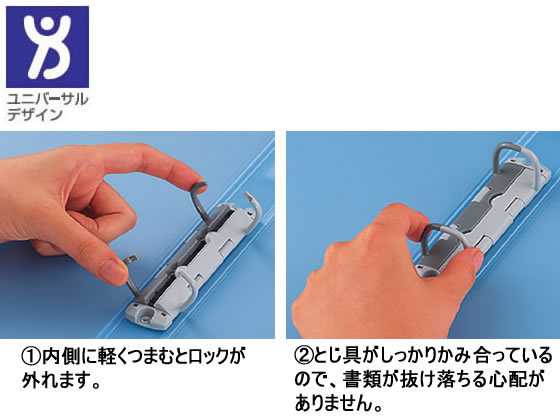 ユニバーサル
デザイン

①内側に軽くつまむとロックが外れます。

②とじ具がしっかりかみ合っているので、書類が抜け落ちる心配がありません。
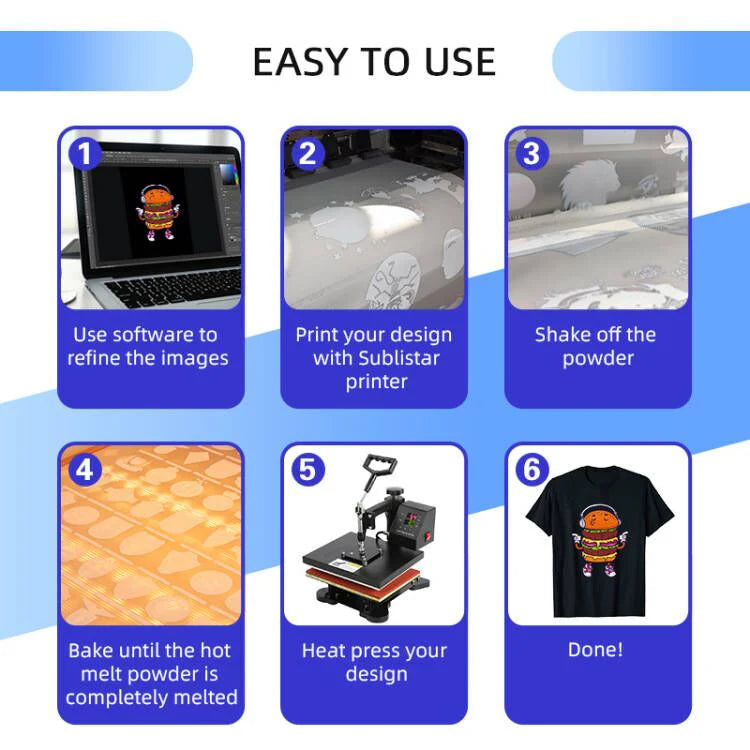 EASY TO USE

1

Use software to refine the images

2

Print your design with Sublistar printer

3

Shake off the powder

4

Bake until the hot melt powder is completely melted

5

Heat press your design

6

Done!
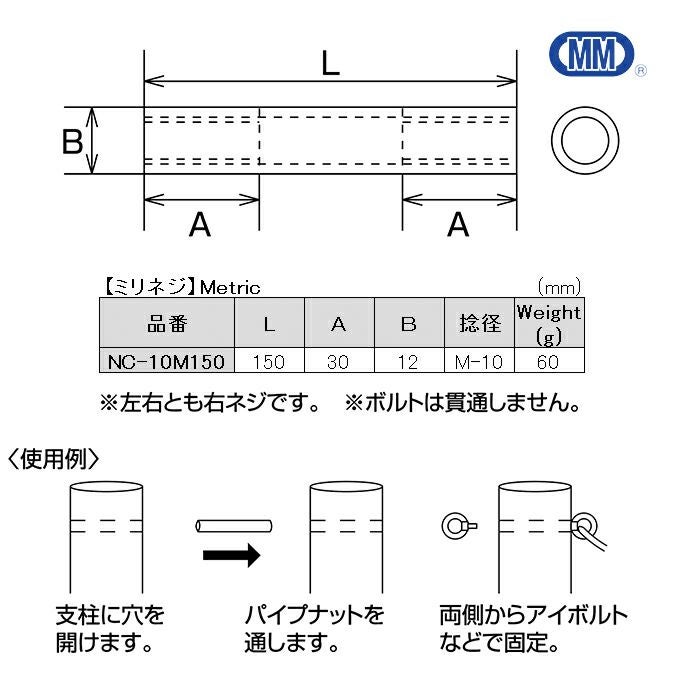 MM®

L

B

A

A

【ミリネジ】Metric (mm)

| 品番 | L | A | B | 捻径 | Weight (g) |
|---|---|---|---|---|---|
| NC-10M150 | 150 | 30 | 12 | M-10 | 60 |

※左右とも右ネジです。 ※ボルトは貫通しません。

〈使用例〉

支柱に穴を開けます。

パイプナットを通します。

両側からアイボルトなどで固定。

● Exercise brief
Pictures are to be omitted from the copy, and only the lines from the one containing "①内側に軽くつまむとロックが外れます。" through the final line of the listing above are to be written out exactly.

● Reply to the exercise
①内側に軽くつまむとロックが外れます。

②とじ具がしっかりかみ合っているので、書類が抜け落ちる心配がありません。
 EASY TO USE

1

Use software to refine the images

2

Print your design with Sublistar printer

3

Shake off the powder

4

Bake until the hot melt powder is completely melted

5

Heat press your design

6

Done!
 MM®

L

B

A

A

【ミリネジ】Metric (mm)

| 品番 | L | A | B | 捻径 | Weight (g) |
|---|---|---|---|---|---|
| NC-10M150 | 150 | 30 | 12 | M-10 | 60 |

※左右とも右ネジです。 ※ボルトは貫通しません。

〈使用例〉

支柱に穴を開けます。

パイプナットを通します。

両側からアイボルトなどで固定。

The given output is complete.